5 Group Policy Myths
1 - Group Policy is Hype
Hype comes from people. Technology doesn't hype itself. Group Policy is serious stuff. It's not rocket science when you get down to what it's doing and how it works. Sure, there's some intricate processing being done in the background, but in the end, it's simply a way to deploy and manage configuration settings to groups of users or computers. Just as with a box of matches, Group Policy is a tool that can provide enormous benefit and time savings if used properly. Or you can fire it up next to a can of gasoline and burn the house down if you're not careful. It's a powerful tool. Very powerful. So you need to get familiar with it before you unleash it in a production environment. Plan and test in a separate environment - always.
2 - Group Policy will Break Your Network and Clog the Pipes
So will putting a dozen raw potatos down your sink drain at once. If you don't do stupid things you won't get stupid results. Make sure you retain documentation about what your policy settings are doing so that you don't accidentally duplicate the same setting, or worse, push contradictory settings from different policies. Remember to always consider Inheritence, Tatooing and the combined effects of User+Computer settings as they relate to what user and computer accounts are impacted, and where each of them reside within Active Directory. It's all about planning and being careful. Group Policy on it's own will not damage your network. Using it improperly may. It's like driving a car. If you use it improperly you can do bad things. It's not the car's fault. Ok, maybe that was a bad example. It's like using a match (I need to find a better analogy or metaphor).
3 - Group Policy Takes an Expert to Make it Work Properly
Wrong! It takes getting familiar with it. Download and install VMware Player or VIrtual PC or Virtual Box or Parallels or whatever you prefer. Install a virtual guest running Windows Server 2003 or 2008, and another running XP or Vista, and test it out. Get a book and read up. Learn. You have to prepare in order to get a driver's license or pilot's license. You have to prepare in order to build a house. The same applies to using Group Policy. Don't just "figure it out" in production. That's not the way to go.
4 - Group Policy is Great for Deploying Software Installations
For small package on small LAN environments, the answer is "maybe". It depends on how the software is packaged. It also depends on how it installs and how your LAN is built and what sort of throughput limitations or demands are present during the window of time you intend to deploy the package. Much of this holds true for SMS, SCCM, Altiris or anything else as well. To give a few quick examples, you can deploy Adobe Acrobat Reader or WInZip or small applications like these if your network doesn't choke on a lot of traffic happening all at once. I would NOT recommend pushing Office 2007 or Autodesk Inventor 2009 using Group Policy, unless you're planning to quit and make everyone miserable on your last day of work.
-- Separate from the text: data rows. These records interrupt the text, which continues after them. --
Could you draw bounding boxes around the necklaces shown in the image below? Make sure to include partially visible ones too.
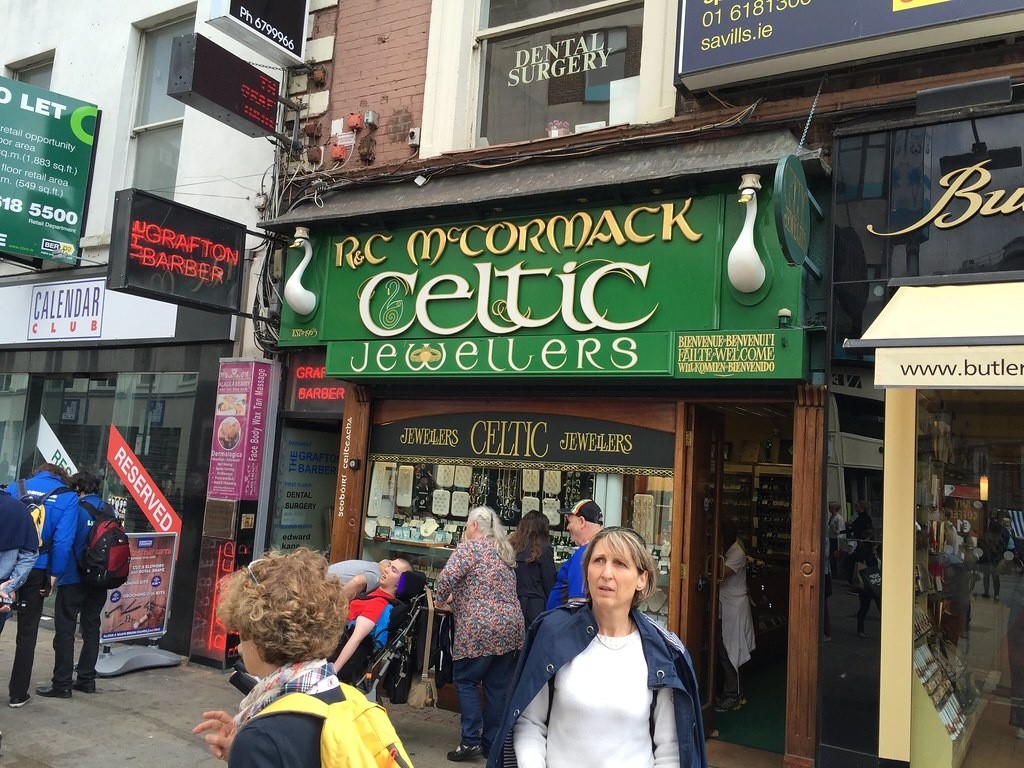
[588,611,635,651]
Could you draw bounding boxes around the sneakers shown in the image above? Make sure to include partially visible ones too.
[1015,727,1024,739]
[9,694,31,707]
[736,689,747,704]
[824,635,831,642]
[714,696,743,713]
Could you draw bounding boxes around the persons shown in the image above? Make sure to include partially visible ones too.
[313,554,394,606]
[827,492,882,640]
[433,506,527,762]
[947,504,1024,744]
[545,498,605,609]
[35,470,132,698]
[0,464,79,709]
[0,481,40,741]
[191,546,415,767]
[314,557,414,676]
[709,514,757,714]
[506,509,560,647]
[484,525,710,768]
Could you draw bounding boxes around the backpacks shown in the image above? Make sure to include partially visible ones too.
[17,479,76,554]
[245,681,415,768]
[72,501,131,589]
[849,562,876,595]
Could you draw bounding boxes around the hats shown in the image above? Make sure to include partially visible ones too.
[557,499,603,525]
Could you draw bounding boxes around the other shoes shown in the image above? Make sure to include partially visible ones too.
[447,743,483,761]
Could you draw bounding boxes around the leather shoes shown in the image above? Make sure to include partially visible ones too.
[36,686,72,698]
[72,680,95,693]
[857,632,871,638]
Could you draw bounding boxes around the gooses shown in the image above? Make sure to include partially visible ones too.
[727,188,766,292]
[285,238,316,315]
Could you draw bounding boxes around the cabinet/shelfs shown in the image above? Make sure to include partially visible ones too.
[708,462,793,574]
[910,600,977,768]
5 - Group Policy Still Needs Scripts to Complete the Job
That used to be true. However, with the added capabilities of Group Policy Preferences, you can replace a ton of login scripting with GPP settings now. The ease of use is fantastic. The reliability is superb. The gains are enormous. You can leverage the benefits of GPP features on XP and WS03 as well as WS08 and Vista, as long as you have WS08 servers in your environment to use GPP features.
While third-party products like LikeWise add GPO-like features to Linux clients, I've yet to see anything like Group Policy for OSX or Linux "in general". OpenLDAP is a good solution for network-centric account management, it's doesn't include Group Policy features for managing settings via rules like Active Directory does. The point I'm working towards here is that Group Policy prior to GPP is a huge added benefit over other platform capabilities, which are only possible through extensive scripting (Bash, etc.). Some advanced processing on Windows still requires scripting or application additions, but GPP adds user and computer settings for such things as drive mappings, printer connections, shortcuts, and much more. These things used to require login scripts or startup scripts to accomplish. Not that scripting is entirely unnecessary now, but you have more options at hand to do more with less effort.
Group Policy is without a doubt one of the most powerful and compelling reasons for choosing Microsoft Windows as a business networking platform. It provides built-in, straightforward, centralized management and control over the computers and user settings in your environment. Best of all: It's FREE. And you don't have to download anything to make it work. Enhancements are available, like GPMC, GPP extensions and ADMX templates, etc., but they're not required in order to start using Group Policy right now. As with any tool however, it works best when applied to what it was intended for. Hammers are great for driving nails, but not so great at turning screws.